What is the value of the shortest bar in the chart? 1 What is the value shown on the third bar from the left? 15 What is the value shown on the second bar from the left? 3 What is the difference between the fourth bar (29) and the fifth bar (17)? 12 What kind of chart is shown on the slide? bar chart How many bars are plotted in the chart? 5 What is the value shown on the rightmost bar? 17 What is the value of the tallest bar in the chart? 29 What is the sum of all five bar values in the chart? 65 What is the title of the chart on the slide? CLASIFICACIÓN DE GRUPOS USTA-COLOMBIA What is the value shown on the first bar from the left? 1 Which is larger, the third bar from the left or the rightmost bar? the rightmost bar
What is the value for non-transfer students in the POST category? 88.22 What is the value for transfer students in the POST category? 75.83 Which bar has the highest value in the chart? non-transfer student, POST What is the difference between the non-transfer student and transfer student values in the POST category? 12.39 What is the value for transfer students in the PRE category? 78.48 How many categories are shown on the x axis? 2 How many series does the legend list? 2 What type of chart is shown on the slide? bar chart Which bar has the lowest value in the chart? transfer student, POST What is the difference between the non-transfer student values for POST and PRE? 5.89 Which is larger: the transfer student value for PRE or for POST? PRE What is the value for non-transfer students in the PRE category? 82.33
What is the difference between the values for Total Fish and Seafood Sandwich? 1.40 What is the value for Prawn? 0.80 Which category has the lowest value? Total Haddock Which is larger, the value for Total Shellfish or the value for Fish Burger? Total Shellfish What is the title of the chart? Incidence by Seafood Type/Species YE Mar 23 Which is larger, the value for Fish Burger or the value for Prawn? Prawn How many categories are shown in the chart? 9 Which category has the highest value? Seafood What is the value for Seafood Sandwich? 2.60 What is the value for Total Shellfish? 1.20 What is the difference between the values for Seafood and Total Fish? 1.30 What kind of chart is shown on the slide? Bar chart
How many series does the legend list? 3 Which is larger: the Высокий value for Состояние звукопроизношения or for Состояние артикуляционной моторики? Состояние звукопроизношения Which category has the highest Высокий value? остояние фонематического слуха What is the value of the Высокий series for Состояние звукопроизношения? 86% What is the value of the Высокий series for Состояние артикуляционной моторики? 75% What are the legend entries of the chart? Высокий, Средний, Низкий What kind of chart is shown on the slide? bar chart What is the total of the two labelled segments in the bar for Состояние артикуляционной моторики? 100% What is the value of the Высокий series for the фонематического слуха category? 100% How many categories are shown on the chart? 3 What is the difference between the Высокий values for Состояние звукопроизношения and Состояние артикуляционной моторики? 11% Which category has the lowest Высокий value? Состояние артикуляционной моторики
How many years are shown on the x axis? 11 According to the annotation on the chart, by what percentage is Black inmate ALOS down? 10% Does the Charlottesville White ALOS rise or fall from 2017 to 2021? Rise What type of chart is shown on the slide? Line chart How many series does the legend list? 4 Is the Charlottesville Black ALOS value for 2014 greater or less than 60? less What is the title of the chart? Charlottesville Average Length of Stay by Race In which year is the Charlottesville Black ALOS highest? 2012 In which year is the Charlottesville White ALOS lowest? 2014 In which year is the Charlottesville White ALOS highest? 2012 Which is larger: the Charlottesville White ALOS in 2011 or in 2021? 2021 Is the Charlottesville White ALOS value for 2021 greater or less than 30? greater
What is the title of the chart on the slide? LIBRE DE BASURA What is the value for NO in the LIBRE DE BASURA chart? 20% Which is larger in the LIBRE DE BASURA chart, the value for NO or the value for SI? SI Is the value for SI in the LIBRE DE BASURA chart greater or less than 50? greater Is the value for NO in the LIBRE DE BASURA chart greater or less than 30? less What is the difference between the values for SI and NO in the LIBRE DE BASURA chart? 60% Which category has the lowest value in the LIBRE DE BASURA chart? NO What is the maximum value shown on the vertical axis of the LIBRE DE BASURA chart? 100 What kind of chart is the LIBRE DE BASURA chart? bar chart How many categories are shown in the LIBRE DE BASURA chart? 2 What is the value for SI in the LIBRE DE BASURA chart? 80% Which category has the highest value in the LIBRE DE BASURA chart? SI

•••

— EXERCISE PROMPT —
Pull out the lines from the first one through the line containing "What is the value for non-transfer students in the POST", including both, and reproduce them word for word.

— ANSWER FOR THIS EXERCISE —
What is the value of the shortest bar in the chart? 1 What is the value shown on the third bar from the left? 15 What is the value shown on the second bar from the left? 3 What is the difference between the fourth bar (29) and the fifth bar (17)? 12 What kind of chart is shown on the slide? bar chart How many bars are plotted in the chart? 5 What is the value shown on the rightmost bar? 17 What is the value of the tallest bar in the chart? 29 What is the sum of all five bar values in the chart? 65 What is the title of the chart on the slide? CLASIFICACIÓN DE GRUPOS USTA-COLOMBIA What is the value shown on the first bar from the left? 1 Which is larger, the third bar from the left or the rightmost bar? the rightmost bar
What is the value for non-transfer students in the POST category? 88.22 What is the value for transfer students in the POST category? 75.83 Which bar has the highest value in the chart? non-transfer student, POST What is the difference between the non-transfer student and transfer student values in the POST category? 12.39 What is the value for transfer students in the PRE category? 78.48 How many categories are shown on the x axis? 2 How many series does the legend list? 2 What type of chart is shown on the slide? bar chart Which bar has the lowest value in the chart? transfer student, POST What is the difference between the non-transfer student values for POST and PRE? 5.89 Which is larger: the transfer student value for PRE or for POST? PRE What is the value for non-transfer students in the PRE category? 82.33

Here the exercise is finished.